Introduction
Hydroacoustics – using sound to ‘see’ in the ocean – has become central to evidence-based ocean management and mapping marine life. Marine scientists rely on echosounders to estimate abundance indices for assessments of biomass, while regulators and developers use the same tools to assess ecological impacts around offshore energy sites.
Hull‑mounted echosounders used in active acoustic surveys work by emitting pulses of sound and measuring the strength of the returning echoes. These backscatter signals contain information about the distribution and abundance of marine organisms throughout the water column.
This information is plotted as what we call echograms – two‑dimensional visualisations of the volume backscattering strength (Sv) over time and depth and are used by researchers to identify pelagic fish schools, scattering layers and the seabed.

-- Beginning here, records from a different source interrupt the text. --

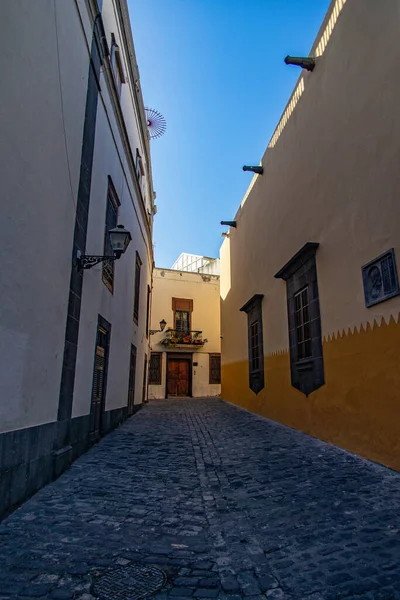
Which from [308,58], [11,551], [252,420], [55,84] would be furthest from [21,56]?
[252,420]

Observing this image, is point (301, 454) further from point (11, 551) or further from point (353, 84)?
point (353, 84)

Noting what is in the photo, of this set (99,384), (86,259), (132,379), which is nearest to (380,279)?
(86,259)

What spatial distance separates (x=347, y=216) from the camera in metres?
5.44

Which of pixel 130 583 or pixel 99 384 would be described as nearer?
pixel 130 583

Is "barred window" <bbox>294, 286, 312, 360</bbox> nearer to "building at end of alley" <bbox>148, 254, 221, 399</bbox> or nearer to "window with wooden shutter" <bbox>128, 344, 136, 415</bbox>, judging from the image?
"window with wooden shutter" <bbox>128, 344, 136, 415</bbox>

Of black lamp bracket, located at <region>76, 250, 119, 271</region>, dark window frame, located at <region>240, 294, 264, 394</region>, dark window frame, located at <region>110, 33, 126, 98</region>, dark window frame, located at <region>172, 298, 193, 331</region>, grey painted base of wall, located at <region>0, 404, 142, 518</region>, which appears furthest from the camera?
dark window frame, located at <region>172, 298, 193, 331</region>

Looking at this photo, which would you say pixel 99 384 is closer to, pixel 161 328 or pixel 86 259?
pixel 86 259

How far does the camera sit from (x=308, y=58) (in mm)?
6863

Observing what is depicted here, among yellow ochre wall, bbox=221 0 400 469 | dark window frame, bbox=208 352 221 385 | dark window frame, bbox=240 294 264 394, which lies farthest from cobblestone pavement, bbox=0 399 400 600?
dark window frame, bbox=208 352 221 385

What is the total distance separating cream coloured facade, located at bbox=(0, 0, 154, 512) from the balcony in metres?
12.2

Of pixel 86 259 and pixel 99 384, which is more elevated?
pixel 86 259

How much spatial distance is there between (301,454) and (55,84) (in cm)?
566

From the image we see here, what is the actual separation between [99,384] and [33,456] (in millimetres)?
3115

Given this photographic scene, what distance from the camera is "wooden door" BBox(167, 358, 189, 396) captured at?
792 inches
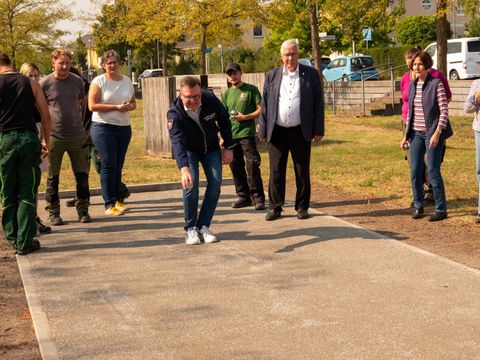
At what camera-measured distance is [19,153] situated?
827 centimetres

In this article we present a comprehensive implementation of an Edge‑to‑Cloud ML-based pipeline in which we trained and deployed a model for semantic segmentation of echograms. The model was packaged and deployed as an IoT Edge module, using the framework we're developing at OceanStream, then tested in a simulated live environment to predict fish schools in multifrequency echosounder data.
This work was presented at the 2025 ICES WGFAST workshop, which was held at MFRI in Iceland between 8-13 of April.
Active Acoustics Primer
Active acoustics rely on emitting sound pulses and interpreting the echoes from the water column to infer the presence and density of organisms. Water‑column sonar data captured by active acoustic instruments, such as echosounders, contain scattering information from the near‑surface to the seafloor, allowing marine scientists to assess the spatial distribution of plankton, fish and other marine life.
These data is combined with CTD (conductivity‑temperature‑depth) profiles, trawl catches and camera footage to identify the species responsible for specific acoustic signatures and then produce abundance estimates and develop ecosystem models.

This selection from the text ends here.